Liver-enriched antimicrobial peptide 2 (LEAP2) is a natural antagonist/inverse agonist of ghrelin receptor GHSR. Its truncated palmitoylated analog palm-LEAP2(1–14) promised anti-obesity properties because it exhibited favourable stability and an acute anorexigenic effect in our previous studies.

Here we demonstrate desirable palm-LEAP2(1–14) pharmacokinetics, with significant levels of the peptide persisting in mouse blood 3 h after its subcutaneous administration. Palm-LEAP2 (1–14) reduced ghrelin-induced c-Fos immunoreactivity in arcuate nucleus and area postrema, in line with previously described silencing of ghrelin orexigenic effect. In spite of this, anti-obesity effect was not reached by two-week palm-LEAP2(1–14) treatment in mice with diet-induced obesity. Similarly, palm-LEAP2(1–14) administered simultaneously with high-fat diet feeding for 8 weeks did not protect mice from development of obesity and related biochemical changes. However, palm-LEAP2(1–14) kept its ability to attenuate liver de novo lipogenesis, and prominently lowered liver gene expression of nuclear receptors PPARG, SREBF1 and PPARA, and also expression of lipogenic and lipolytic enzymes.

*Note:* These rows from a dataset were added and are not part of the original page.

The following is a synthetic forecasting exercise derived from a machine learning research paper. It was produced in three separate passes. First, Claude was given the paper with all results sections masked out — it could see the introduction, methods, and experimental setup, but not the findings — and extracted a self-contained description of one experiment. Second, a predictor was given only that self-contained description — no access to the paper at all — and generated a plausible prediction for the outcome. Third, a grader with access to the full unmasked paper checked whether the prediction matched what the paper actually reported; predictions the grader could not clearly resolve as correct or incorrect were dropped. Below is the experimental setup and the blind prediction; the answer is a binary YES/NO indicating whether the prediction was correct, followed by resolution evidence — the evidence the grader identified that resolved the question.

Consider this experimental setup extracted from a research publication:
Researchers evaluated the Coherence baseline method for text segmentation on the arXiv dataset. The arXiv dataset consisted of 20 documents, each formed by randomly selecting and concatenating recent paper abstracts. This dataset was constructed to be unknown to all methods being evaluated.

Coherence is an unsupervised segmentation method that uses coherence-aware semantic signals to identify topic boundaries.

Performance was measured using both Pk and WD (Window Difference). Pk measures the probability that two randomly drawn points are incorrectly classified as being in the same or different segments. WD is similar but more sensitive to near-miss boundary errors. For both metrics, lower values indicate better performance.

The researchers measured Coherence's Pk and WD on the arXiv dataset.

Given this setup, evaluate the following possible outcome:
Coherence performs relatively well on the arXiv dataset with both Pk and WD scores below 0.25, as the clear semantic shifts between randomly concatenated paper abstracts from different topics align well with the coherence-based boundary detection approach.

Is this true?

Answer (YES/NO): NO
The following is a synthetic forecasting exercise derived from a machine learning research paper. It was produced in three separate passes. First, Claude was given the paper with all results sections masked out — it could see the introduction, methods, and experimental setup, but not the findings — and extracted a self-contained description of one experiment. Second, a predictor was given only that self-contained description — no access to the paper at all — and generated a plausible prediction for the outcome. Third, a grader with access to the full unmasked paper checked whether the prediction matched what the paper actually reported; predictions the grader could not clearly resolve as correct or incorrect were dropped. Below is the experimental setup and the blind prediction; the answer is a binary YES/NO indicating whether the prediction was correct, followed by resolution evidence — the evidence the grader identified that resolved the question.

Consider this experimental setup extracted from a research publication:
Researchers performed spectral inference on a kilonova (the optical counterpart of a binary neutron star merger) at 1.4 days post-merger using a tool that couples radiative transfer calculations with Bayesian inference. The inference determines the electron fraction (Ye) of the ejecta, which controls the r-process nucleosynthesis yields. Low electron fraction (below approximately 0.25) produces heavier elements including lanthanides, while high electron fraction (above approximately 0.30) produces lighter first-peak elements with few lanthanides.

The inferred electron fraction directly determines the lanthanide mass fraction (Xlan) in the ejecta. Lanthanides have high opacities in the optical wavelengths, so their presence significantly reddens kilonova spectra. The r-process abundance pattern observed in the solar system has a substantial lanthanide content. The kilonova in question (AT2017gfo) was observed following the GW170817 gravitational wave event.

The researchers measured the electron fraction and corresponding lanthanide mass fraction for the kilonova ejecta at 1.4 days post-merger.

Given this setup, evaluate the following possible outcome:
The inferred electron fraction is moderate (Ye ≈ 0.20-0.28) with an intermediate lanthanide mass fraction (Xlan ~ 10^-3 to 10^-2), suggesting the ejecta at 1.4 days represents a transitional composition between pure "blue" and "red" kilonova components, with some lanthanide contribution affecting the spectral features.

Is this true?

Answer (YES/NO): NO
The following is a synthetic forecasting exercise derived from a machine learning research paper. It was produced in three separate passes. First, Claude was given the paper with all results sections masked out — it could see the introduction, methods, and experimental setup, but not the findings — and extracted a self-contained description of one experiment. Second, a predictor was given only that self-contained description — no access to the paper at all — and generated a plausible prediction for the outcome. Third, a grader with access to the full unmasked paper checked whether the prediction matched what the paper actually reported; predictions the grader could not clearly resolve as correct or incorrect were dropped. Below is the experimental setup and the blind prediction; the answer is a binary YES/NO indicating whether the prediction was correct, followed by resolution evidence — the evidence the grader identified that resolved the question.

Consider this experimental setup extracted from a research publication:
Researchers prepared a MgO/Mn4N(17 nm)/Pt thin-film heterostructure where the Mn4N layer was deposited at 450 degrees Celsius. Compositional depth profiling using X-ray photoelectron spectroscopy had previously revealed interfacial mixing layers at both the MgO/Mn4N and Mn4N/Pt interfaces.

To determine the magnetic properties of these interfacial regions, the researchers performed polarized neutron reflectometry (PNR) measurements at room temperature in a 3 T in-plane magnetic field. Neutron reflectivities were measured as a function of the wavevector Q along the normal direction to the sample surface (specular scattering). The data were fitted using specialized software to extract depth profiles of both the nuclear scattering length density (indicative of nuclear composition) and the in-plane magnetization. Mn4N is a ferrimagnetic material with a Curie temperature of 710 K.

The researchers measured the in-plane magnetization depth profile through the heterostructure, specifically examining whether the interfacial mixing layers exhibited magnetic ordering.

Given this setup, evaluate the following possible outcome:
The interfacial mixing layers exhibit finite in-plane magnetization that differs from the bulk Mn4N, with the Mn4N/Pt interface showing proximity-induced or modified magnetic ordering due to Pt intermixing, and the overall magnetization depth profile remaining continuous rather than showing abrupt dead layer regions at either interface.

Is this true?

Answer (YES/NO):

In our recent study, we described a high-fat diet-induced ghrelin resistance, reversible by switch to standard diet, followed by resistance to the acute anorexigenic effects of palm-LEAP2(1–14). Here we conclude that this resistance to palm-LEAP2(1–14) in obesity is probably selective and does not concern its ability to inhibit liver lipid metabolism.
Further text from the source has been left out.